If any-din’ maybe dat’s why you’re so hung up on my opponent for Black Magic. My cousin’s like a landline phone off her receiver. I’m dialed into da right number wid Nidia. She’s definitely got my digits memorized. You, conversely, should double check to make sure da call can be completed as dialed. Would hate havin’ you settle like my step-sister Bonnie.
Cadee Vebbins: You mean Dolly. She changed her name after marryin’ Anya Paige a.k.a. Pet. Speakin’ of dollies, do you have any notions regardin’ dat din’ dat showed up in your dressin’ room dese past few weeks?

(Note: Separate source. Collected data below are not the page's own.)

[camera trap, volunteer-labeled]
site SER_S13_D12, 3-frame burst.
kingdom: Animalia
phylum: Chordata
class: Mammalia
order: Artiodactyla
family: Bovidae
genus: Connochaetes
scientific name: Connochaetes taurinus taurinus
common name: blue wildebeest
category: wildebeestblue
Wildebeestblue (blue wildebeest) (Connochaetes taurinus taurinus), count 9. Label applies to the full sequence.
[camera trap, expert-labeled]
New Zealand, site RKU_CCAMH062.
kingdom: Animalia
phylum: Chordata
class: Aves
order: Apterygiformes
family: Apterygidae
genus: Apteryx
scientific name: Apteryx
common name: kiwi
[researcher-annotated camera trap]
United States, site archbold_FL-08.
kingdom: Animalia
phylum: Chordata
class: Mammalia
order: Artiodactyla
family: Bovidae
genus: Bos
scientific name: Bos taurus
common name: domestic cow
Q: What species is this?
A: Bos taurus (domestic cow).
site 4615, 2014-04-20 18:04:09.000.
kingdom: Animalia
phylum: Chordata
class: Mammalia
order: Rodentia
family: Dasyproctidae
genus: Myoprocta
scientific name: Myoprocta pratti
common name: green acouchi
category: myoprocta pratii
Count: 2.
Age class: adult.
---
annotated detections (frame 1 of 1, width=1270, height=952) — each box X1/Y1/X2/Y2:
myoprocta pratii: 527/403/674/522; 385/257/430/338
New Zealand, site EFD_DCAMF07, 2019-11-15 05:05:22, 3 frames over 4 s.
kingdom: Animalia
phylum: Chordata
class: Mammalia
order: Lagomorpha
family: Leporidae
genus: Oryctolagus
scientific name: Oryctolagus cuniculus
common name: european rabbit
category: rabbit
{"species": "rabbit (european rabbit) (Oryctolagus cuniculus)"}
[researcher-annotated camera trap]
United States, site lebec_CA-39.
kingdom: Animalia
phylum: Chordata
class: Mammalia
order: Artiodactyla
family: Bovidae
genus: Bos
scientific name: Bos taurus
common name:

Azurine Vebbins: Hashtag SOON cannot come “soon” enough. I swear if whoever staged dat stunt meets me eyes to glasses dis Sunday, dey will be absolutely appreciative if da only din’ I give dem is a sin’le Pearly Gatekeeper. B-flat honest, da amount of blunt foxtrottin’ force I intend to inflict upon dem will no doubt cause deliberate damage. Felt a super sudden shock to da synapses on November 10. Dat sensation will be extremely exponential should I get to grapple whoever gave my wife woe. Whatever wicked witch walks or saunters into Smoodie Kin’ Center best believe deyr will be a reckonin’. Especially considerin’ Sunday’s Brownielocks Day, dey won’t be harmin’ a sin’le brunette hair on my spouse’s happy head.
The Camerasphere VRD blinks off as Azurine's porcelain pucker grimaces.